Quiero matar a mi jefe 2 es, como se deduce del título, una gringada. Si usted lo que quiere al salir del cine es una charla larga en torno a quesos y vino tinto, esta película no le conviene. Le conviene, sin embargo, si lo que quiere es sacar a pasear al adolescente que llevamos adentro a una función dominical.

Lo primero que hay que advertir es que el título es engañoso. En realidad lo de matar a los jefes sucedía en la primera parte de la película que se estrenó hace tres años, en el 2011. El cinéfilo dominical recordará que en la primera parte de Horrible Bosses, Nick, Kurt y Dale, tres amigos más bien tontos, decidían acabar con la pesadilla de unos jefes de esos que todos, de una u otra manera, hemos padecido. En fin, estos tres chiflados se han emancipado de modo que no van a matar a ningún jefe, pero en el capitalismo hay otra clase de malos tan eficientes como el jefe que tiene agarrada tu economía por las pelotas: el inversionista sin escrúpulos. Contra esta especie cada día más sofisticada se lanzan nuestros extravagantes personajes que, en la primera parte de la película, solo querían volverse asesinos. En esta segunda emisión planean algo quizá todavía peor: un secuestro.
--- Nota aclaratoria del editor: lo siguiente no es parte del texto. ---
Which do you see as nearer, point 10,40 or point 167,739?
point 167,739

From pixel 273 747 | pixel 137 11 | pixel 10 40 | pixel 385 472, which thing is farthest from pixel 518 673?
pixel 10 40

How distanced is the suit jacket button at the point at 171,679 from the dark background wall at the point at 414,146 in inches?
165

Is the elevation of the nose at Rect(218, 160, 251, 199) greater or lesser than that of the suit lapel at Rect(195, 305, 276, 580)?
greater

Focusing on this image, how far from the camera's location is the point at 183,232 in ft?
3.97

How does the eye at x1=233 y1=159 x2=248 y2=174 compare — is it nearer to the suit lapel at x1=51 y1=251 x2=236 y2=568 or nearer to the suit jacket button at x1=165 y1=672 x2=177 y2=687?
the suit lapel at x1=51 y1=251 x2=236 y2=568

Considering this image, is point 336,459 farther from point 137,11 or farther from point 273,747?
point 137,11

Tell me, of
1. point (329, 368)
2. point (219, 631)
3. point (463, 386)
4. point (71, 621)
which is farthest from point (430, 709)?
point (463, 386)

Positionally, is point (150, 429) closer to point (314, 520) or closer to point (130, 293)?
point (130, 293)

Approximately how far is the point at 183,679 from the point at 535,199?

En efecto, los tres idiotas de la película tratarán de llevar adelante un secuestro que para mantener al espectador al borde del asiento tiene que moverse con la precisión de un relojito. La verdad es que por más que es una gringada (o tal vez incluso justamente por esto), Quiero matar a mi jefe 2 tiene sus giros y sus momentos de suspenso, sus promesas y uno que otro punch para soltar la carcajada. Saber inglés se recomienda por aquello de los acentos y los dobles sentidos, aunque películas como esta no son precisamente exigentes.

Al director, Sean Anders, tal vez lo recuerde el respetable a causa de otra película también muy hilarante: Somos los Miller, historia de un narco de poca monta que tenía que hacerse pasar por padre de familia para venir a México e introducir un cargamento de droga a Estados Unidos. El esquema era el mismo: un pez fuera del agua, esto es, un hombre fuera de su entorno y su zona de confort. Exactamente lo mismo sucede con estos tres idiotas metidos a este oficio macabro: el de secuestrador. Como sea, el director y guionista tiene el buen tino de tocar el tema con un humor que deja claro que de ninguna manera están promoviendo un crimen así de brutal.

Resulta interesante comentar también que la primera emisión de Quiero matar a mi jefe fue escrita y dirigida por otra persona. Los estudios, con el mismo encono capitalista del malo de esta película, decidieron usar a Sanders a causa de la buena fortuna que obtuvo su trabajo en Somos los Miller. Y no es que uno piense que Anders es el gran cómico hollywoodense, pero los temas que toca tienen también su profundidad: el capitalismo brutal, la depresión económica que viven las culturas occidentales y el destino de tres idiotas que llevan en el gen un “sueño americano” que cada día parece más lejos de la vida real.

 

Quiero matar a mi jefe 2 (Horrible Bosses 2). Dirección: Sean Anders. Guión: S. Anders y John Morris. Fotografía: Julio Macat. Música: Christopher Lennertz. Con Jason Bateman, Jason Sudeikis y Charlie Day. Estados Unidos, 2014.